While the internal memo's performance assessment is impressive, several points of context deserve consideration. First, the figures released so far reflect pre-training stage results. Pre-training is the phase where the model learns fundamental capabilities from massive datasets; subsequent post-training through RLHF and other techniques is required before the model is ready for deployment.

The encouraging news is that strong pre-training performance suggests even greater potential after post-training. The memo's phrasing that Avocado 'can compete with SOTA models even before post-training' reads as a signal of substantial potential in the final model.

That said, it's worth noting that this is an internal memo. As a document reporting the first achievements of a new organization, it may carry an optimistic tone. Without publicly disclosed benchmark numbers, it remains unclear exactly what level of performance 'can compete with existing models' truly represents.

Looking Ahead: The Real Test for Meta AI

Avocado represents far more than just another new model. It is the first fruit of the upheaval Meta AI has undergone: the Llama 4 failure, Yann LeCun's departure, Alexandr Wang's arrival, and the strategic pivot from open source to closed. The key question is whether Avocado can deliver on the memo's promises when it launches, expected in the first half of 2026.

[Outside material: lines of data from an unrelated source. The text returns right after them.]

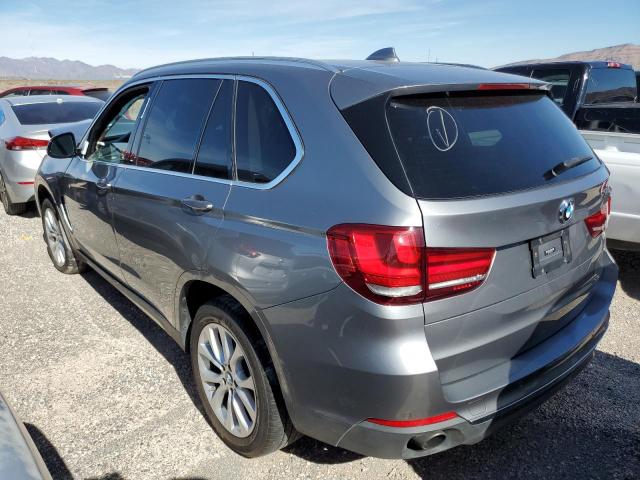 5UXKR0C53F0K59319 - 2015 BMW X5 XDRIVE35I GRAY photo 2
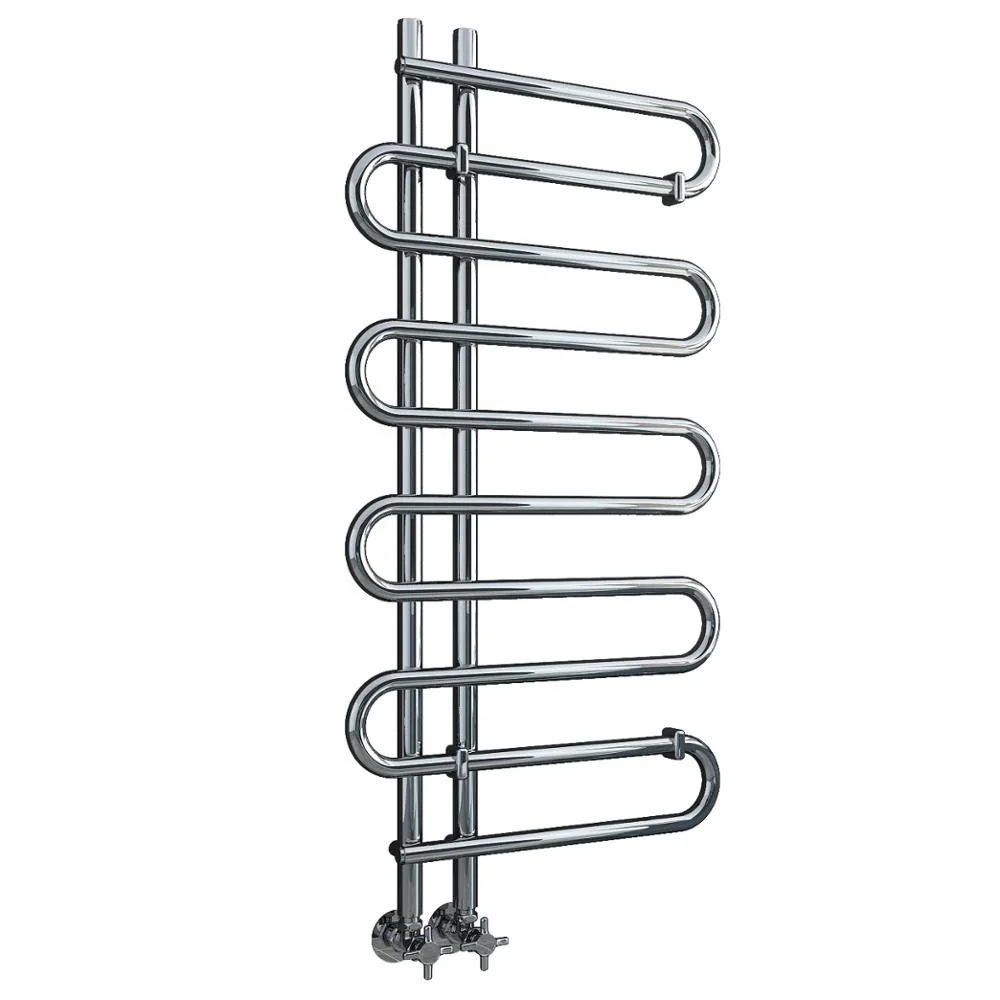 High quality OEM service SUN-D4 heated towel rail water designer radiator towel steel water towel rack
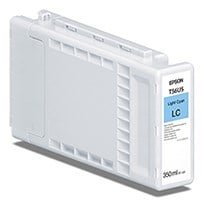 C13T56U500-1 T56U5 Light Cyan Ink Cartridge - 350 - Image 1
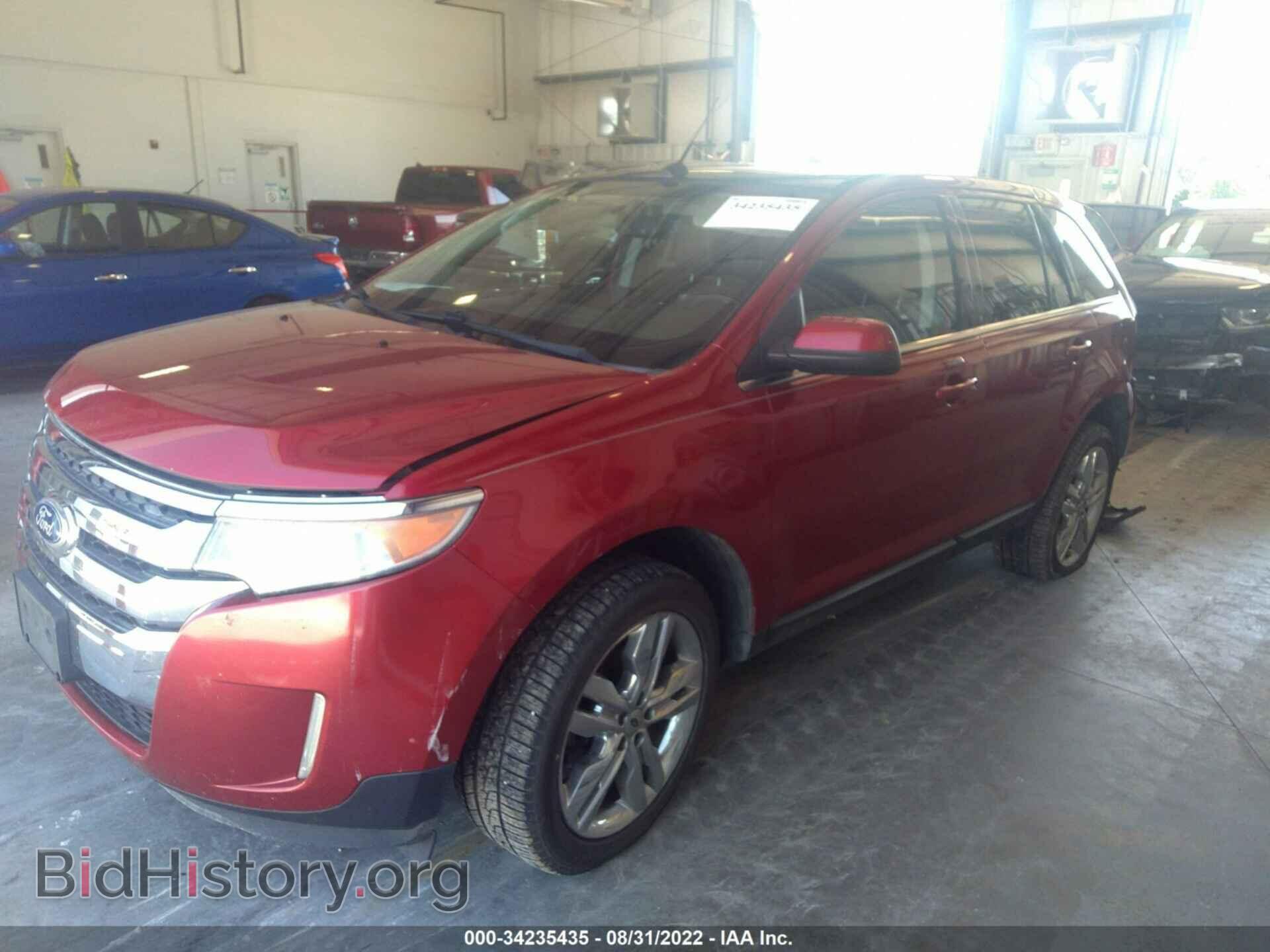 2011 FORD EDGE - VIN: 2FMDK3KC2BBB14597 - Photo 2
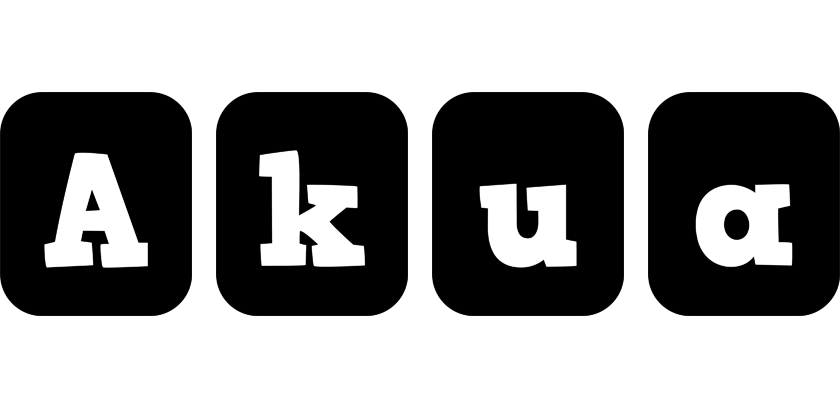 Akua box logo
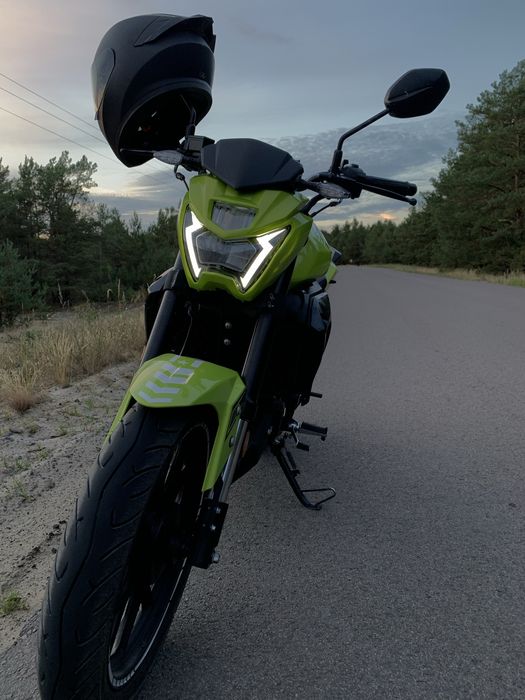 Продам мотоцикл sr220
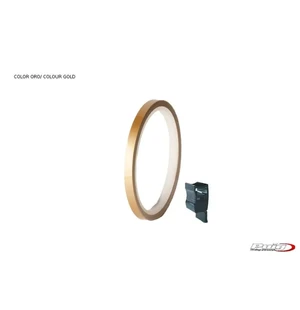Puig Rim Strip 6 Meters+Aplicator C/Gold Bronze kuva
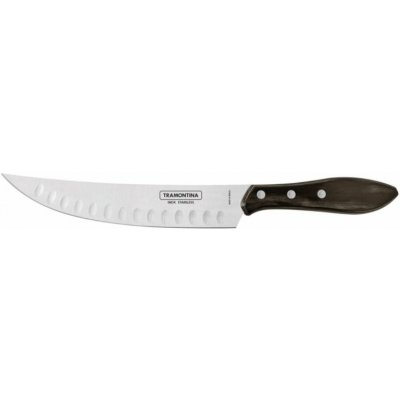 Tramontina Churrasco Polywood Nůž na maso hnědá 20 cm – Zboží Mobilmania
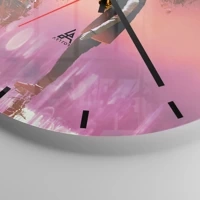 Mostrador com traços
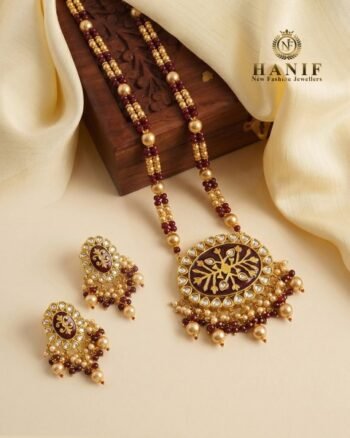 Gold Necklace Design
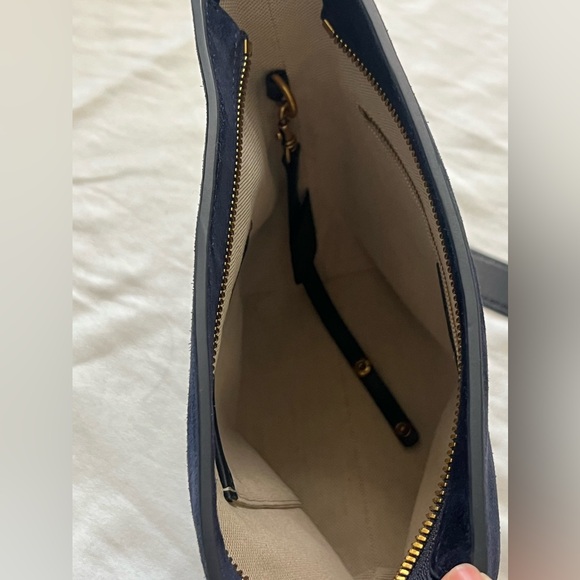 Italian Suede Cross-body - Picture 5 of 10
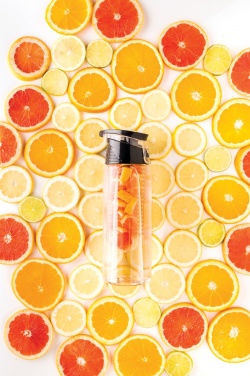 Logotrade promotional gift image of: Lockable infuser bottle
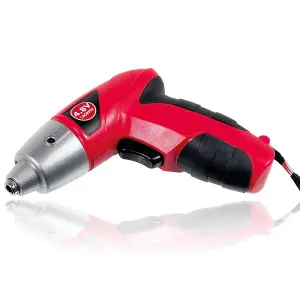 Mini Rechargeable Cordless Electric Screwdriver Drill Tool + Bits + Flexible Extension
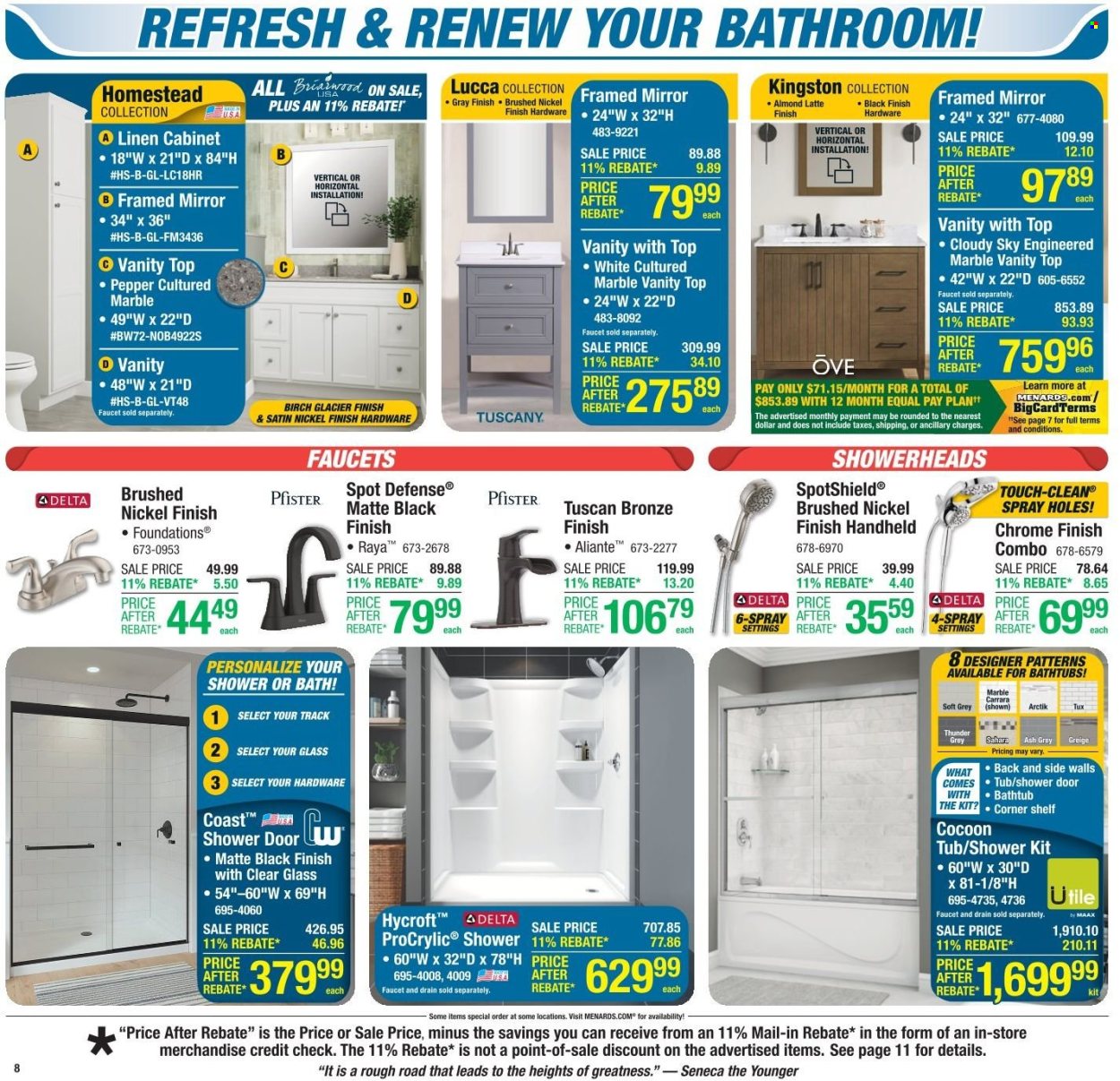 Menards ad - 08/28/2025 - 09/07/2025. Page 12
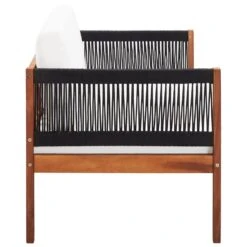 VidaXL Tuinbank 2-zits Massief Acaciahout -Leenbakker Winkel c9b73dfe6eac4863b46f8227ed1f033e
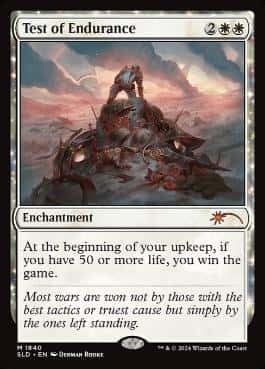 Test of Endurance - Magic: The Gathering - SLD Near Mint Inglés - Carta de Magic: The Gathering en México | Hydra Collectables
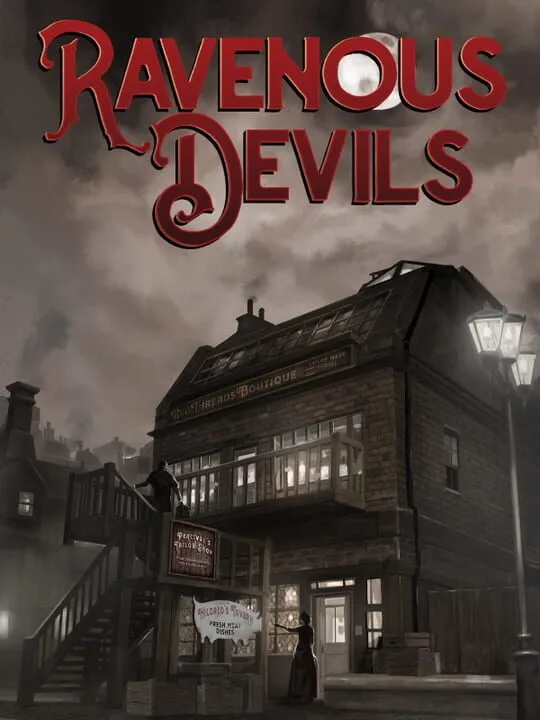 Ravenous Devils cover art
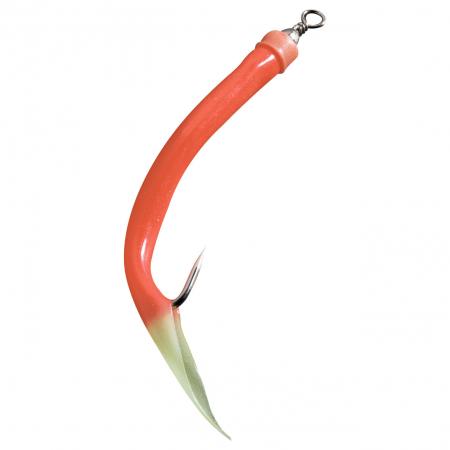 Seabehr Norwegen Spezial Gummi-Makk (fluo/rot)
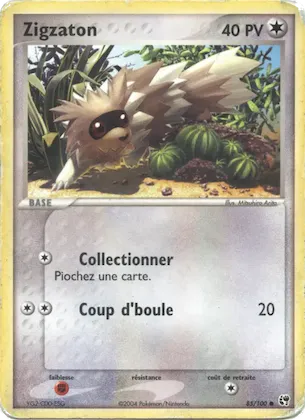 Zigzaton n° 85 – EX Tempête de sable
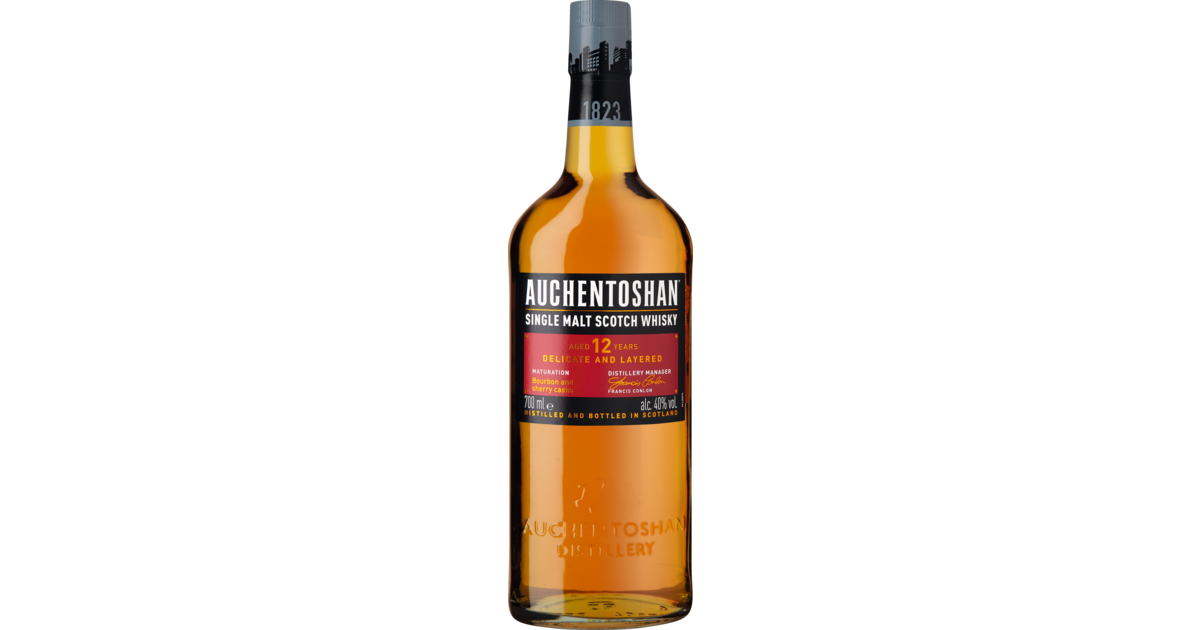 Auchentoshan 12 Years Single Malt Scotch Whisky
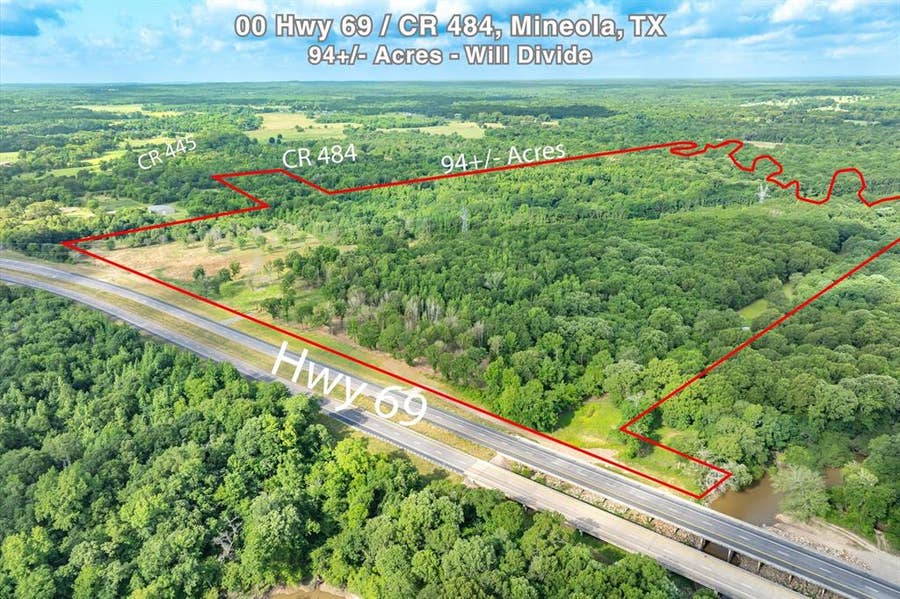 Property photo for 00 Hwy 69 / CR 484, Mineola, TX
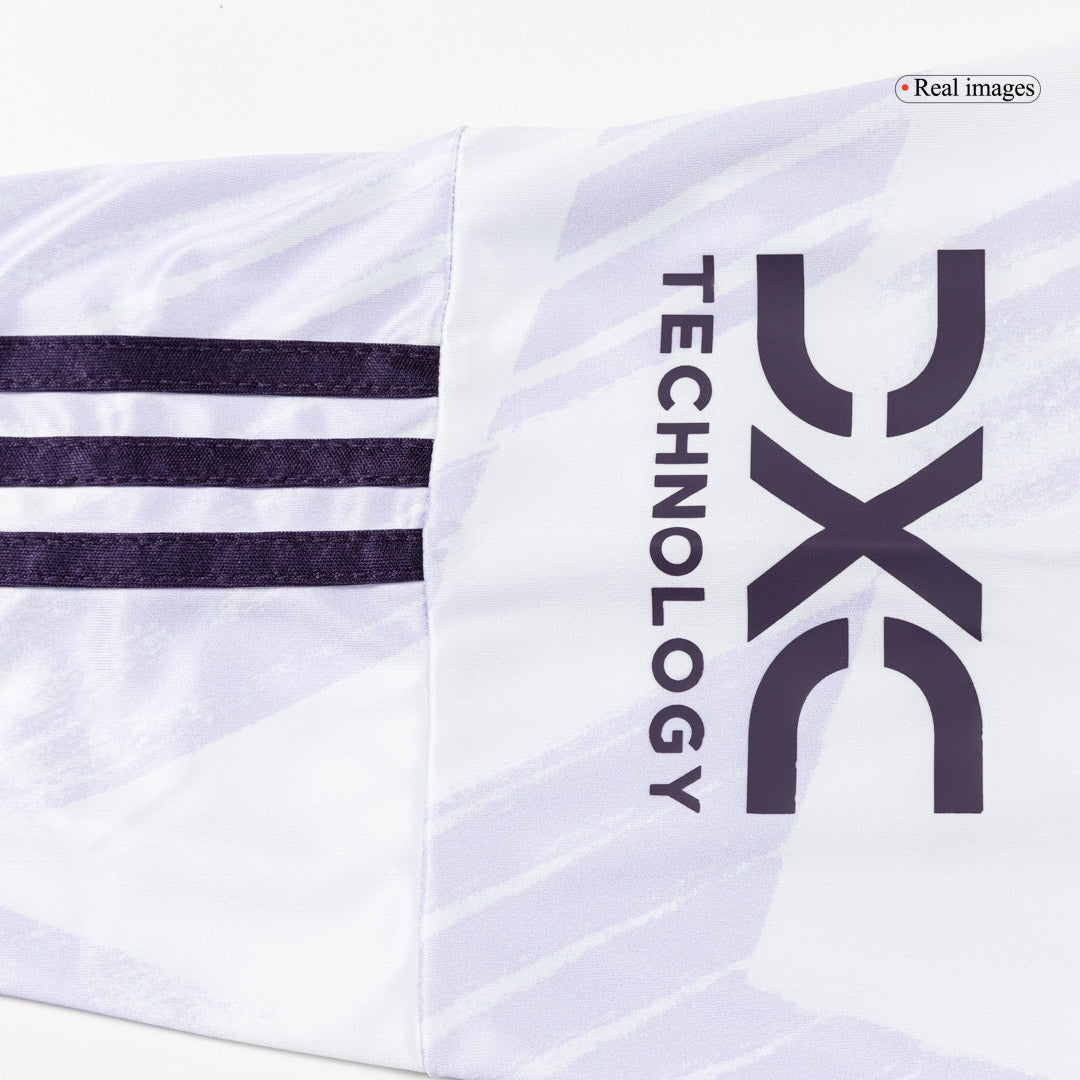 Manchester United Extérieur Maillot Manches Longues 2025/26 Blanc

What is certain is that Meta is no longer content with playing the role of open source's 'good guy.' With over $100 billion in investment, aggressive recruitment of competitor talent, and a complete organizational overhaul, Meta has thrown down a direct challenge to the frontier AI market dominated by OpenAI, Google, and Anthropic. Avocado will be the first test of that challenge.